Julian Straub

creations and thoughts

Harvesting Light II

Posted at — Mar 21, 2020

Building the pretty straight forward light harvester described in a previous post, I learned that that design is somewhat passive: the harvester just charges the whole day and then discharges for 1-2h (depending on the capacitor) once it gets dark.

To explore a more active harvester that periodically emits energy whenever the capacitor is charged, I reimplemented the VxSE3 solar engine by WLF Rigter: VxSE3 solar engine Reproduced here with my specific adaptations:

Harvester II original The circuit above is pretty clear for the charging cycle: the capacitors are charged in parallel each through its own diode. I used Schottky diodes with a forward drop of 0.4V. Given the 3V solar cell this means they will each be charged to about \(U_{c0} = U_{c1} = 2.6V\) .

Once the capacitors reach their full charge the transistor $T0$ goes into conduction. We can see that by looking at the voltage $U{BE0}$:

$$ U{BE0} = U{c0} - U{d1} - U{d2} - U{R1} = 2.6V - 1.8V - U{R1} = 0.8V - U_{R1} $$

which is $>0.7V$ since the resistor just acts to limit the current into the transistor.

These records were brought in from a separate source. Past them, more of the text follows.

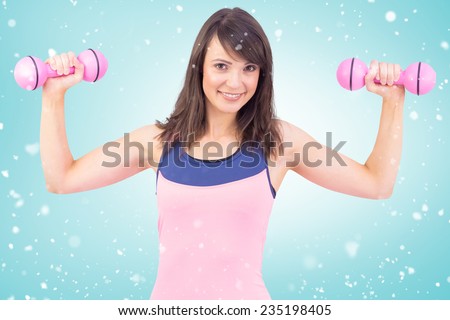 Smiling woman holding hand weight against blue vignette
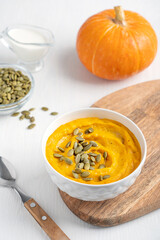 Creamy traditional organic pumpkin soup made of ripe squash mashed or pureed with dairy cream and broth decorated with seeds served in bowl on chopping board with spoon on white wooden table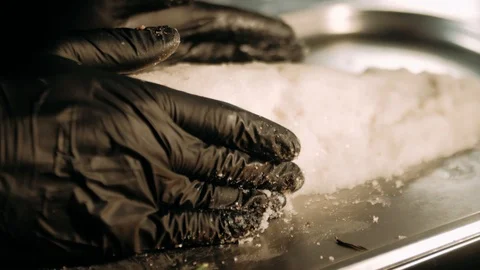 Preparing a fish crusted in salt Stock Footage 125458437
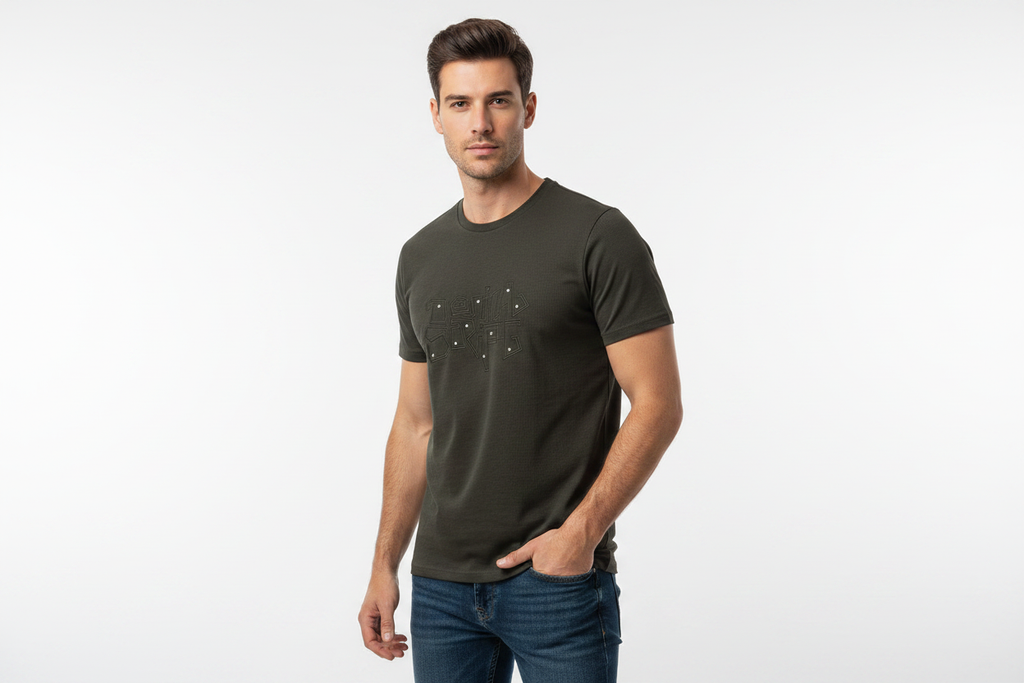 Model wearing dark olive graphic t-shirt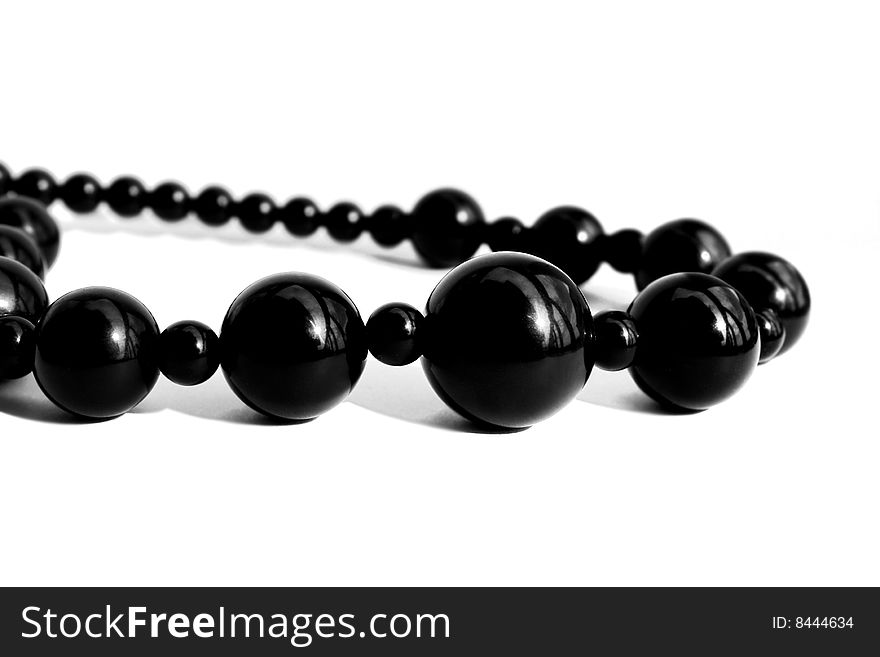 Black pearl necklace isolated on white background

With $T_0$ saturated and in conduction it is instructive to look at this re-drawing of the circuit to understand the voltage doubling feature of this circuit: Harvester II redrawn to show discharging

As soon as $T_0$ is in conduction, the output of the green LED $D_3$ is pulled to the potential of the lower capacitor $C_1$. The base of the pnp transistor $T_1$ is pulled to the same potential as well. The saturates $T_1$ as can be seen from the base-emitter voltage of $T_1$:

$$U{BE1} = -U{R0} - U{c1} + U{BE0} \approx -2.4V -U_{R0} < -0.7V $$

The saturated npn transistor $T_1$ then connects the two capacitors leading to an approximate doubling of the input voltage. More precisely, the following voltage is applied over the green LED and its resistor:

$$ U{D3} + U{R2} = U{c0} + U{c1} - U{CE1} - U{CE0} \approx 2 U_{c0} - 0.4V = 4.8V $$

The resistor $R_2$ limits the discharge current through the green LED $D_3$ as usual, in the most simple LED circuit. As the capacitors discharge the voltage eventually drops too low to keep transistor $T_0$ in conduction and the circuit resets to charging mode.